▶ _REQUIRED WORK_: Leave the pictures out and reproduce, exactly, the lines from the one with "在怀孕期间,如果孕妈内裤上没有这4种现象,说明宝宝发育很好" through the end of the entries below.

━━━━━ DATA FOR THIS TASK

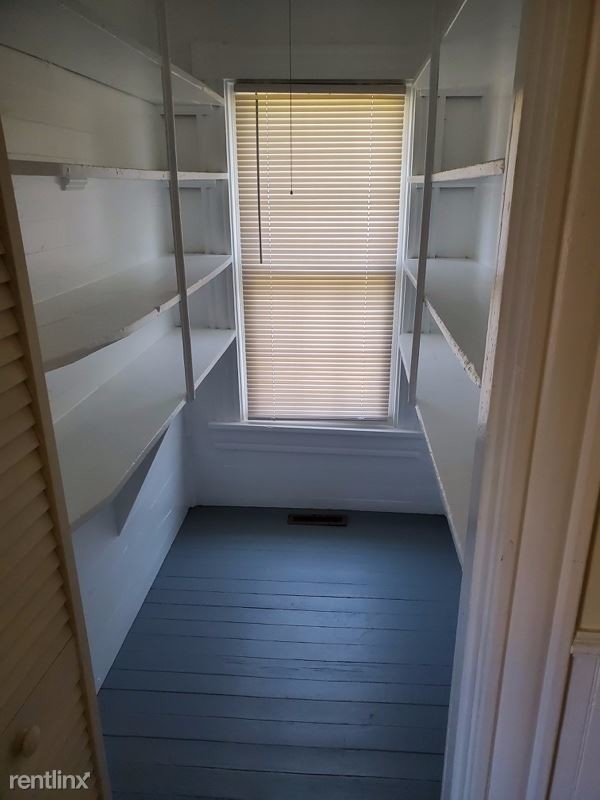 Building Photo - 2 br, 1.5 bath Townhome - 1114 Main St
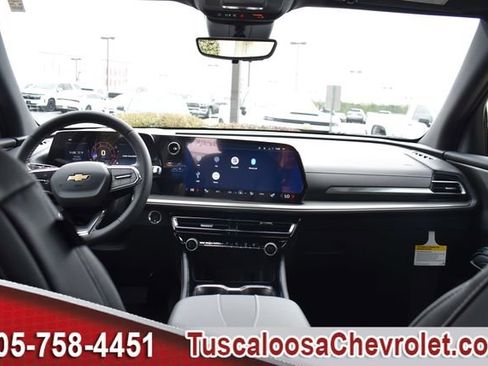 New 2026 Chevrolet Traverse LT w/ Driver Confidence Package image 3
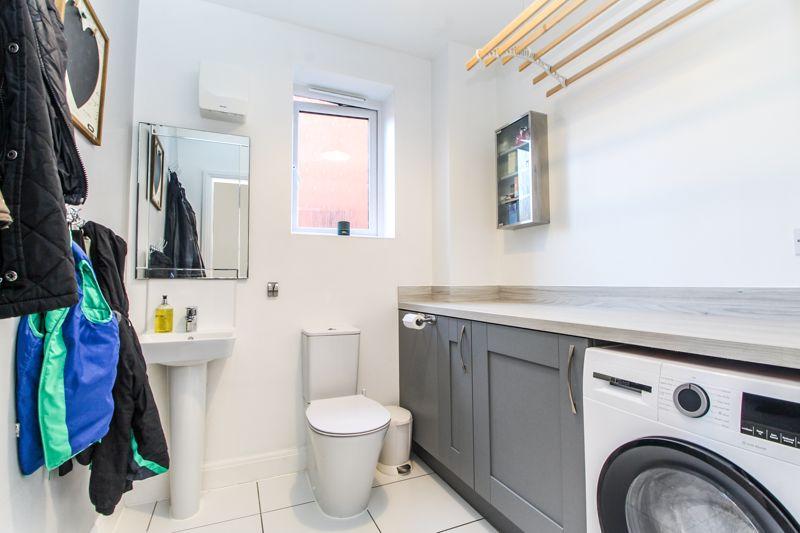 Cloakroom/Utility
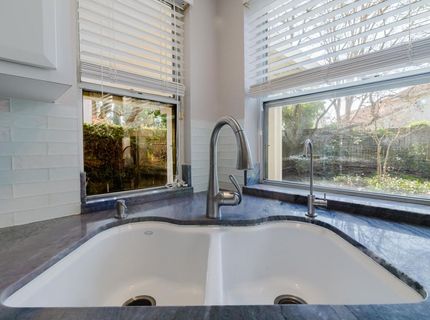 4 Marina Blue Ct, Sacramento, CA 95831 Photo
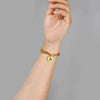 ARMBAND MIT BUCHSTABEN IN GOLD: IHR PERSÖNLICHER STIL - Königlicher Siegelring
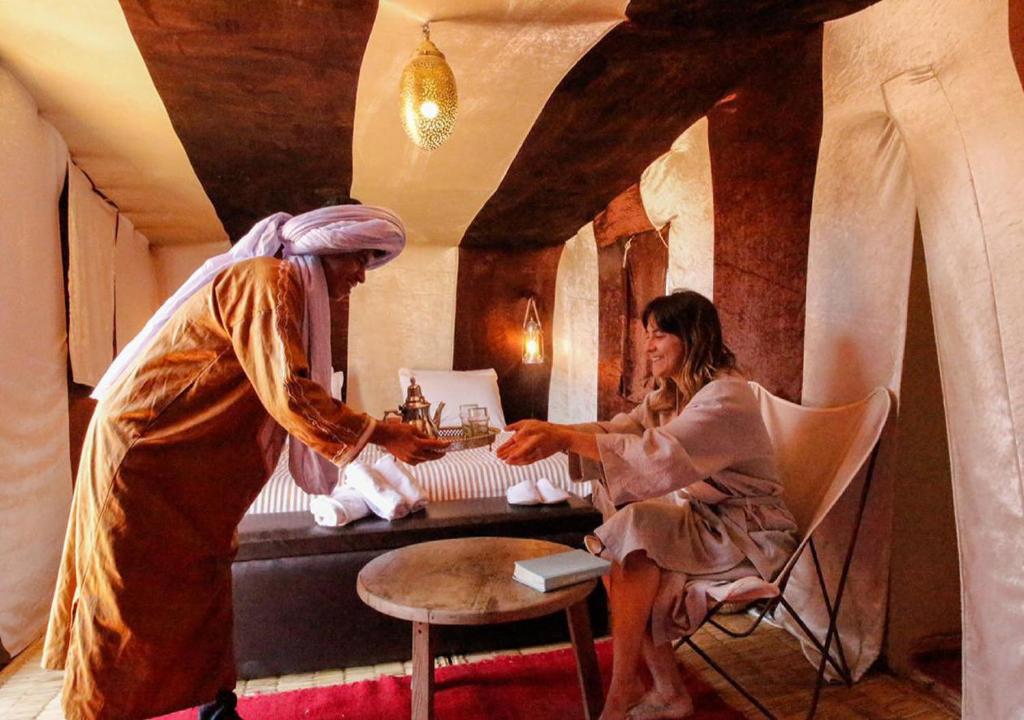 Ospiti di Mhamid Luxury Camp Experience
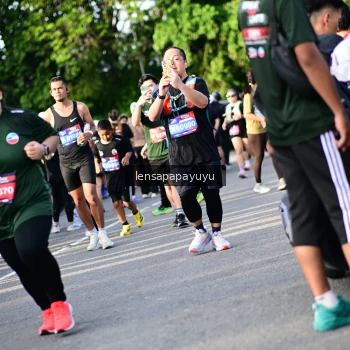 Runner Photo 4141637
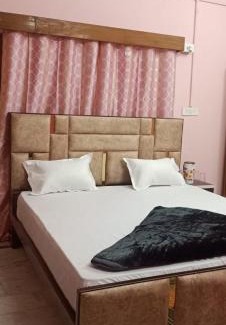 Mahmoorganj House | Banaras house 100mtr far from Banaras station opposite to gate no 2entry
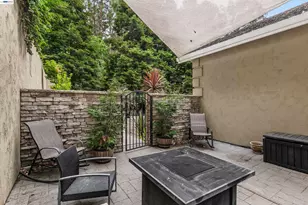 7010 Pinehaven Rd, Oakland, CA 94611 - Photo 16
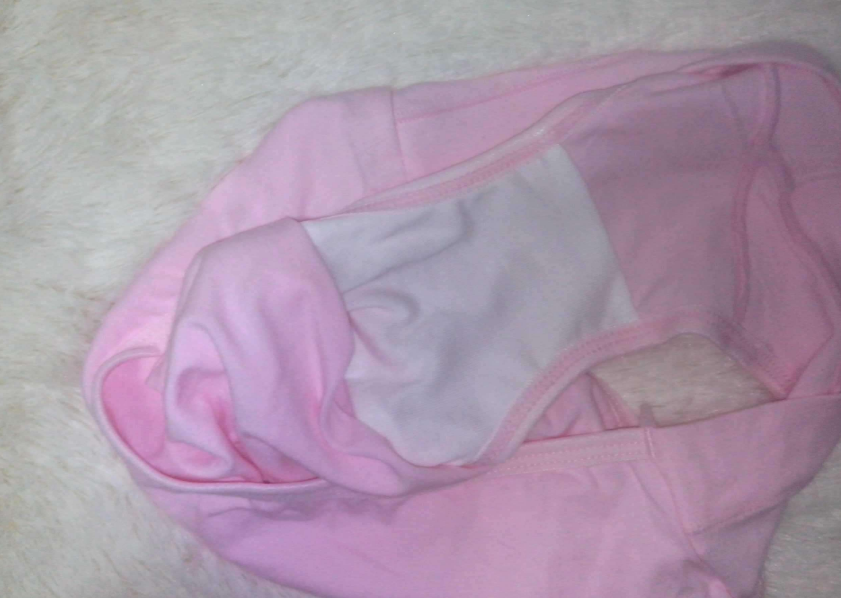 在怀孕期间,如果孕妈内裤上没有这4种现象,说明宝宝发育很好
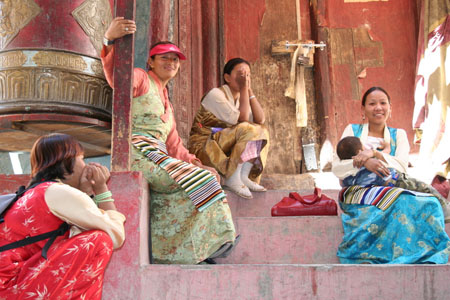 Femmes se reposant dans un temple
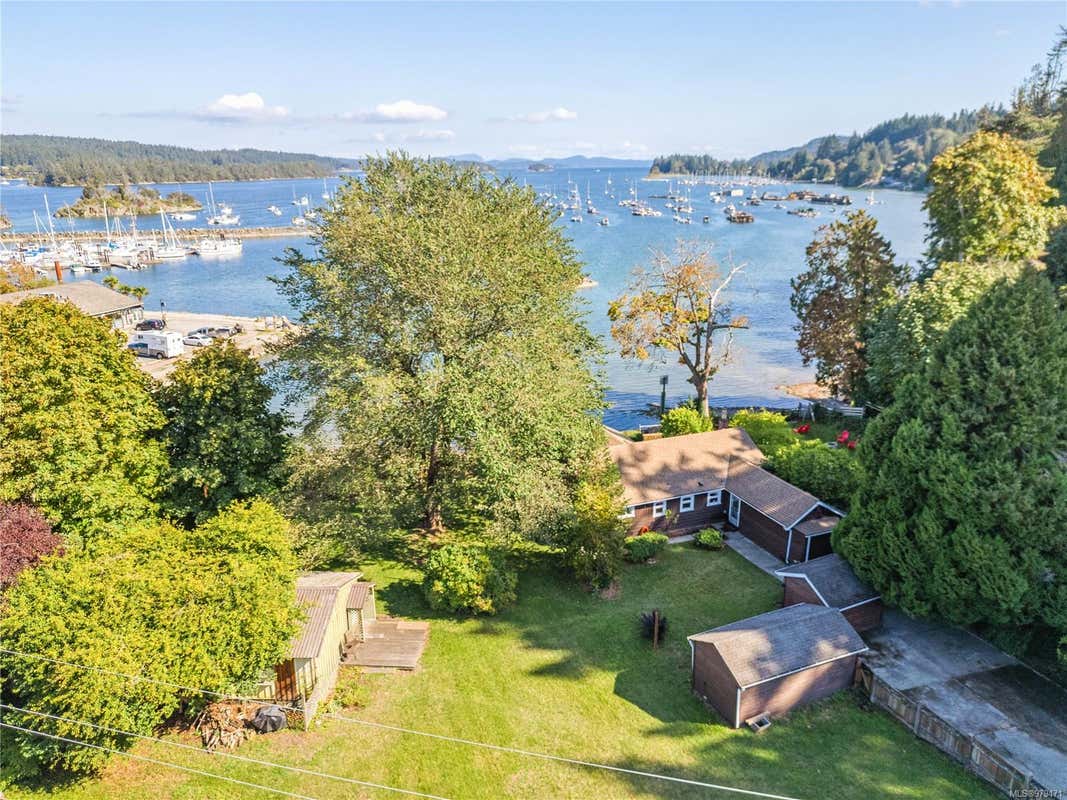 171 FulfordGanges Rd, Salt Spring BC V8K 2V6, Salt Spring, BC V8K 2V6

━━━━━━━━━━

▶ _REPLY TO THE EXERCISE_:
 在怀孕期间,如果孕妈内裤上没有这4种现象,说明宝宝发育很好
 Femmes se reposant dans un temple
 171 FulfordGanges Rd, Salt Spring BC V8K 2V6, Salt Spring, BC V8K 2V6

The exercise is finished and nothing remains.